No entanto, ao ser questionada se havia vacinado o marido, a agente de saúde disse: “vou falar a verdade, vacinei sim”. A mulher contou que foi usada a vacina AstraZeneca no companheiro e nos dois amigos dele. A aplicação teria sido realizada pela técnica de enfermagem mais velha.

A agente contou que estava com as duas colegas de trabalho realizando a vacinação contra gripe em pessoas acamadas e a vacinação contra Covid-19 em pessoas com comorbidades. Durante o trajeto, ela afirmou ter encontrado o marido e mais dois amigos e resolveu aplicar a vacina contra o Coronavírus no companheiro e nos outros dois homens.

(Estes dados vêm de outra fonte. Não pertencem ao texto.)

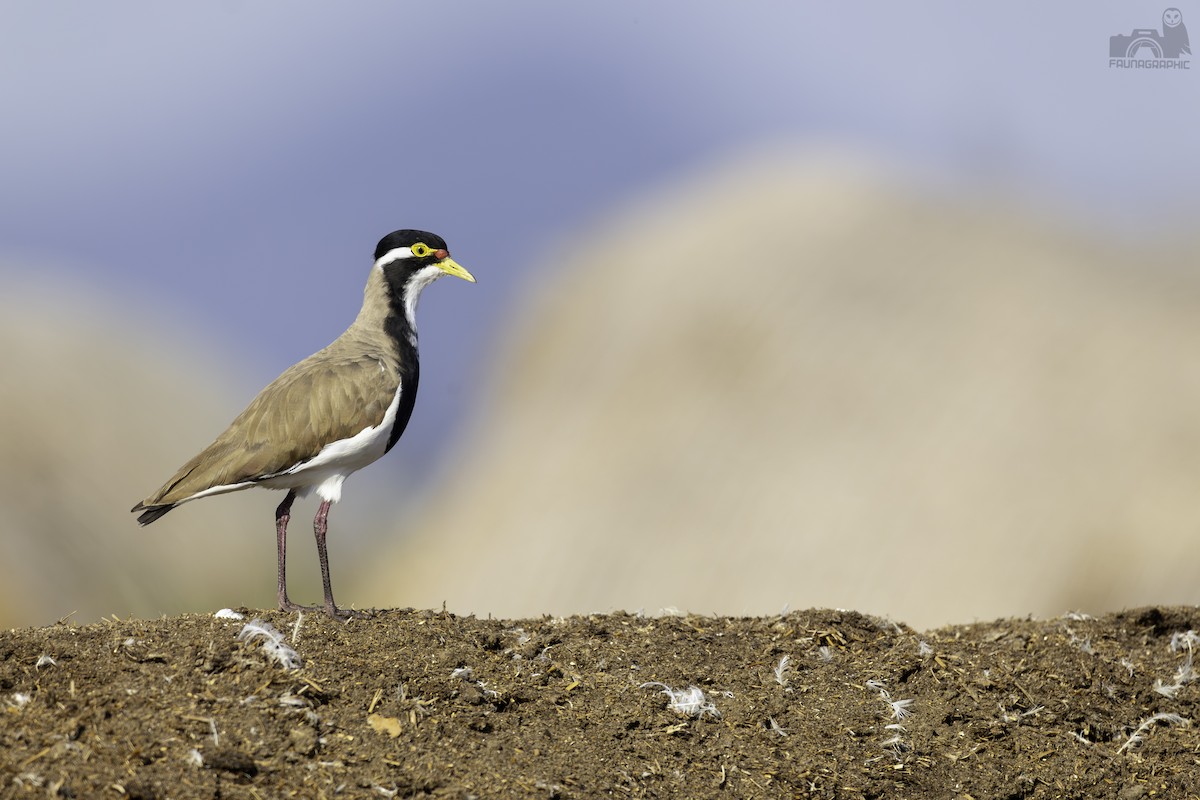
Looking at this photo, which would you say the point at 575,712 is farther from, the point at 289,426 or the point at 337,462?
the point at 289,426

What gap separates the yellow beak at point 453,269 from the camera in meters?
9.11

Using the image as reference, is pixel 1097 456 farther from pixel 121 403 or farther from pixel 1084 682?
pixel 121 403

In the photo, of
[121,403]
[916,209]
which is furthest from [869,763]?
[916,209]

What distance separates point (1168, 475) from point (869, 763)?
11925 millimetres

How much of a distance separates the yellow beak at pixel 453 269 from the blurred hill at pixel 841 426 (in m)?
9.82

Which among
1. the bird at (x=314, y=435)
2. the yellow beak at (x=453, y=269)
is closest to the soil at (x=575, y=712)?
the bird at (x=314, y=435)

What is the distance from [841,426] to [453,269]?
12.7 meters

A agente disse que não foi realizado nenhum pagamento para a aplicação das vacinas. Questionadas pelos policiais, as duas técnicas de enfermagem afirmaram que iriam se pronunciar apenas em juízo.

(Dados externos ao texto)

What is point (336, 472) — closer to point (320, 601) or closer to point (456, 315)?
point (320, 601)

Quando questionadas se outras pessoas, além dos três homens, também teriam recebido doses da vacina, elas ficaram em silêncio.

O que os vacinados disseram 

Em conversa com os militares , o marido da agente de saúde contou que recebeu um telefonema da mulher contando que “estavam sobrando vacinas da Covid-19”. E que ele e os amigos poderiam descer para São José da Lapa para que o imunizante fosse aplicado.

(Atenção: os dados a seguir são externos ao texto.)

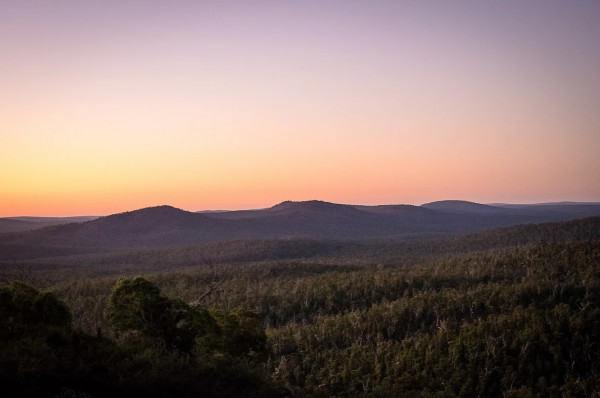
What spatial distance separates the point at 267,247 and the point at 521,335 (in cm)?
12086

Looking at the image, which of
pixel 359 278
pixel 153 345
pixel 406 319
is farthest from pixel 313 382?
pixel 359 278

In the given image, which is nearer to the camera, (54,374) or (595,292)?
(54,374)

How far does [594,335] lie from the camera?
44.2 meters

Os amigos do homem, de 38 e 37 anos, contaram que trabalham com ele. Nesta tarde, ele teria dito que “em São José da Lapa vão ter doses da vacina do Covid, que vão ser descartadas. Vocês têm interesse em tomar?”.

Os dois aceitaram e deslocaram até a cidade para vacinação. Todos eles disseram que a vacinação não envolveu pagamento nenhum.

Relatórios de comorbidades

Durante a reunião na prefeitura, uma das coordenadoras pediu que fossem apresentados os relatórios de comorbidades dos vacinados, mas as profissionais afirmaram que não pegaram.

A agente alegou que os homens têm comorbidades, estão no grupo prioritário, mas não possuem relatório médico para comprovação. Os seis foram encaminhados à delegacia de Vespasiano, cidade vizinha, para prestarem esclarecimentos.

Devido ao horário, a reportagem de O TEMPO não conseguiu contato no telefone fixo da prefeitura. Foi tentado contato, pelo celular, com o prefeito de São José da Lapa, Diego Álvaro dos Santos, mas as ligações não foram atendidas.